(Beginning of Text under study)

Now that England v Italy is a title-deciding game, the match's postponement because of coronavirus has taken on a different dynamic.
Scotland ended France's Grand Slam hopes on Sunday, and all of a sudden England, who beat Wales on Saturday, are back into the title race - but who says their final game against Italy is even going to happen?
In 2001 when games were postponed until the autumn because of foot-and-mouth disease, we knew relatively quickly when the game was going to be played.
This feels like the potential to play it is a lot more fluid. Where is the gap in the schedule? Is it pre-season, pre-autumn internationals, the end of this season?
I cannot see it being before next season because of what is happening with coronavirus.
It is such a tricky one. Before Scotland's victory against France, England players would not have been waiting by the phone to find out when their match would be rescheduled.
It is not like they are going for a Grand Slam and they are going to beat Italy.
But now, with England ahead of France in the table on points difference, their thinking about the game gets sharpened.
On an individual level, the postponement means England scrum-half Ben Youngs is stuck on his 99th cap.
He would never admit it, but that must be a bit frustrating. It is an incredible achievement for any sportsperson to get 100 caps for their country.
There is no doubt in my mind that he will get there. He is not going to be worried about not getting another cap if he carries on playing like he did on Saturday.
I am really pleased he got man of the match, because he managed the game superbly well.
That is why he is in the team - the kicking strategy, the attacking strategy, organising the defence, the decisions, calming the atmosphere when all around you is getting a little bit hectic.

(End of Text under study)
(Beginning of Dataset excerpts)

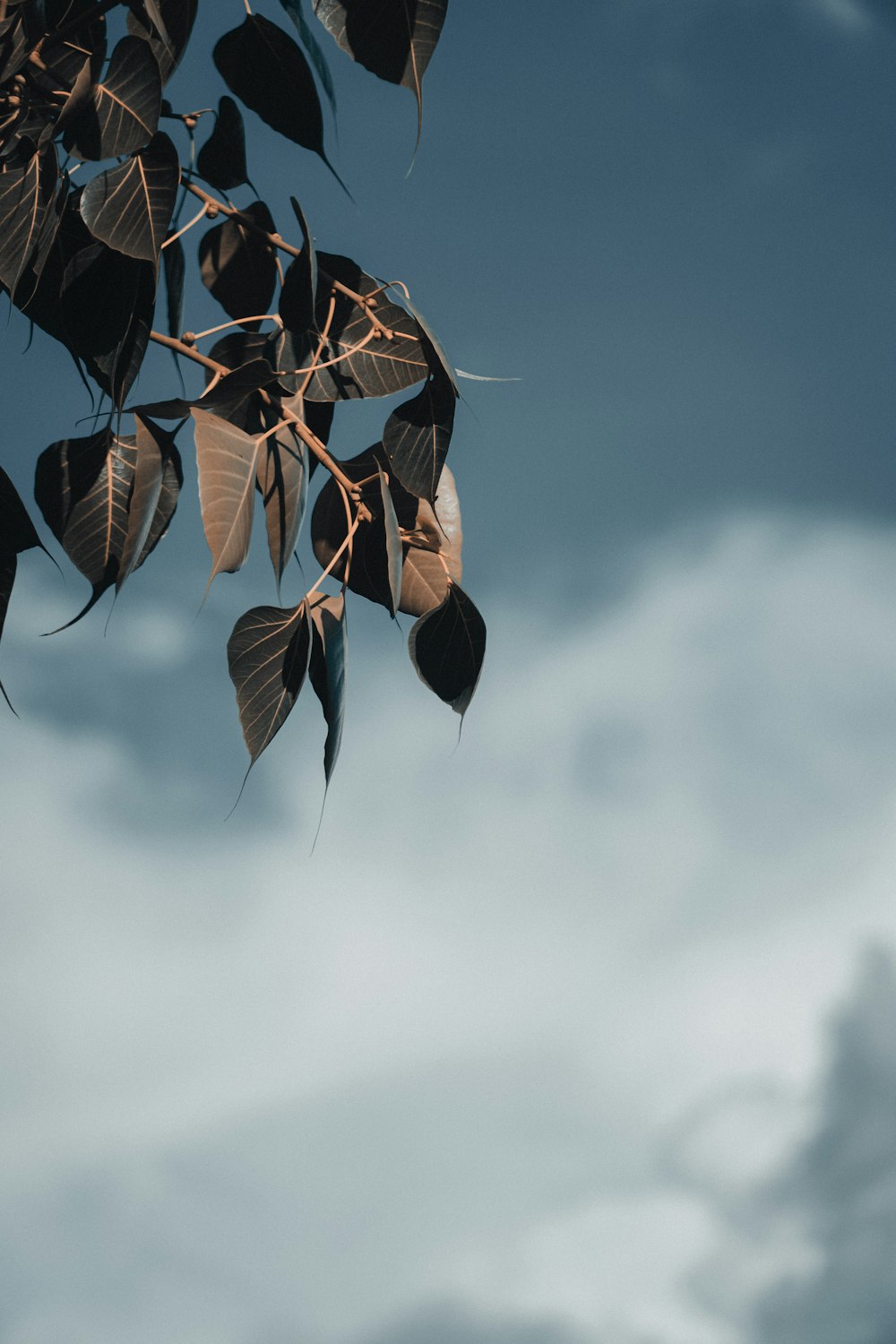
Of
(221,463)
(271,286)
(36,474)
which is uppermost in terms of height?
(271,286)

(End of Dataset excerpts)

> **Problem details**: Carry on the column on England's postponed match against Italy, picking up right after its last sentence. The stored items are separate material and have no connection to the column on England's postponed match against Italy.

> **Exercise response**:
There were moments in the game against Wales where there needed to be a calm head amongst it all to make the big decisions, and Ben was making them
'Tuilagi red a poor decision'
I thought the red card for Manu Tuilagi's tackle on George North was a poor refereeing decision.
It was a bad tackle but there were mitigating circumstances that take it down from a red to a yellow.
I am not convinced that if that was a World Cup final or if the score was 30-30 the referee Ben O'Keeffe would send him off.
It is a circumstantial red card where he is thinking he will not get in any bother by sending him off because there is shoulder to the head and England are 17 points ahead. It is going to be inconsequential to the outcome.
England head coach Eddie Jones said after the game that it was ridiculous and suggested O'Keeffe was Wales' 16th man.
That is Eddie Jones being Eddie Jones. He is obviously not in the slightest bit worried about trying to win over fans or the media or be remembered as a successful coach who was a thoroughly likeable individual.
If you look at Warren Gatland when he was Wales head coach, he was still very prickly but he would do it in a clever, calculating way rather than an off-the-cuff, emotional comment like Eddie tends to do.
He distracts attention away from his players and it seems to be working because England are a great team.
But every single conversation I have about rugby with England fans, when they mention Eddie Jones, they ask if he really is like that. They want to like him and stand by him and applaud him but even a lot of England fans wonder why he needs to say those things. It is just unnecessary.
'Wales will be kicking themselves'
Wales managed to change their tactics and score three tries in the second half at Twickenham on Saturday.
England were still dominant but Wales will be kicking themselves that they did not throw caution to the wind in the first half.
A lot of the Six Nations has come down to who can now compete up front.
Wales, Ireland and Scotland have got really good individual, experienced and strong players but as a collective only France can match England up front.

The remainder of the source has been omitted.